▸ EXTRACT:
— Begin —

Use Yhlabel=true to force a horizontal label for y-axes (useful for very short labels).

If the axis annotation should have a leading text prefix (e.g., dollar sign for those plots of your net worth) you can add prefix="prefix" For geographic maps the addition of degree symbols, etc. is automatic (and controlled by the GMT default setting FORMAT_GEO_MAP). However, for other plots you can add specific units by adding label_unit="unit"

Annotations, ticks and grid intervals are specified with the annot, ticks and grid keywords, which take as value the desired stride interval. As an example, annot=10 means annotate at spacing of 10 data units. Alternatively, for linear maps, we can use the special value :auto annotations at automatically determined intervals.

  • annot=:auto, grid=:auto plots both annotations and grid lines with the same spacing,

  • annot=:auto, ticks=:auto, grid=:auto adds suitable minor tick intervals,

  • grid=:auto plots grid lines with the same interval as if ticks=:auto was used.

The optional phase_add=xx and phase_sub=xx shifts the annotation interval by tht xx amount (positive or negative).

— End —

▸ PROVIDED INFORMATION:

— Begin —

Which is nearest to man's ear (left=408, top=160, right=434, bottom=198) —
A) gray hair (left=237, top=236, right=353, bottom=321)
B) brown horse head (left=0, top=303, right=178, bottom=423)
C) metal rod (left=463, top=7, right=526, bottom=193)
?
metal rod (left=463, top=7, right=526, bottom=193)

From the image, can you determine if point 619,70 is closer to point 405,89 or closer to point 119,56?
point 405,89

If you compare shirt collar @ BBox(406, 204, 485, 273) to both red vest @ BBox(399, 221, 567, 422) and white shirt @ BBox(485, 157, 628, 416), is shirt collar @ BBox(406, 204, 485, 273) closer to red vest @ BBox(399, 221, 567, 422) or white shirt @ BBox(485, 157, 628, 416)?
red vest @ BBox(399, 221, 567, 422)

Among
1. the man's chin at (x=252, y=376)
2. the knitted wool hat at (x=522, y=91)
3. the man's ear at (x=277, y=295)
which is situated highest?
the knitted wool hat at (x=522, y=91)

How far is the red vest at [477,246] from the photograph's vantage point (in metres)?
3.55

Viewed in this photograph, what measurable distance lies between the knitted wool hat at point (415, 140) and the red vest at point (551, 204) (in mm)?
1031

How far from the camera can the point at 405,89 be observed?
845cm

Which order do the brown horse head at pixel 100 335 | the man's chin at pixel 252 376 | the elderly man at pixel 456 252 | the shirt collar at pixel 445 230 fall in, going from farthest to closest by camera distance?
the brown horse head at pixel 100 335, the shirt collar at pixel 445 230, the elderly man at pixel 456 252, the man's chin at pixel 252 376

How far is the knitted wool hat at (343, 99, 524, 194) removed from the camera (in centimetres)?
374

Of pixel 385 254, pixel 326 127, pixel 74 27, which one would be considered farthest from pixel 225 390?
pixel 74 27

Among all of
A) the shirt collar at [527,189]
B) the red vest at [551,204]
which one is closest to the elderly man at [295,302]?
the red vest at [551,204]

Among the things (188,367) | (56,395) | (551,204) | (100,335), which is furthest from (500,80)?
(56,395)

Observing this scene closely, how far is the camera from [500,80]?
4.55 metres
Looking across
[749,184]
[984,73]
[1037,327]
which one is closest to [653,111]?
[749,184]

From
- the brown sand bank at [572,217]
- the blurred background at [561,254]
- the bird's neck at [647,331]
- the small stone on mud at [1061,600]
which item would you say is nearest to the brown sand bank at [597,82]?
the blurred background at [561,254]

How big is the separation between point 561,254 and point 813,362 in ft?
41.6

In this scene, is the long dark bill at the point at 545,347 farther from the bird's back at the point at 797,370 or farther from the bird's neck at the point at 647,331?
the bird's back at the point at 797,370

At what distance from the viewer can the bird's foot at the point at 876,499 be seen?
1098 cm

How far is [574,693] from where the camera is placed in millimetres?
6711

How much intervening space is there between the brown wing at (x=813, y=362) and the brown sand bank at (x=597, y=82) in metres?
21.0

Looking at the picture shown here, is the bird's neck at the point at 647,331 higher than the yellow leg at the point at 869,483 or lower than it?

— End —

▸ REQUIREMENTS:
1. Rewrite the paragraph of the axis-annotation text that begins "If the axis annotation should have" as a short bulleted list that keeps its main facts.
2. From the axis-annotation text, reproduce word for word everything from "Annotations, ticks and" down to "automatically determined intervals.".

▸ SOLUTION SET:
1.
- To put leading text (such as a dollar sign) before axis annotations, add prefix="prefix".
- On geographic maps, degree symbols and similar marks are added automatically, controlled by the GMT default setting FORMAT_GEO_MAP.
- On other plots, add specific units with label_unit="unit".

2.
Annotations, ticks and grid intervals are specified with the annot, ticks and grid keywords, which take as value the desired stride interval. As an example, annot=10 means annotate at spacing of 10 data units. Alternatively, for linear maps, we can use the special value :auto annotations at automatically determined intervals.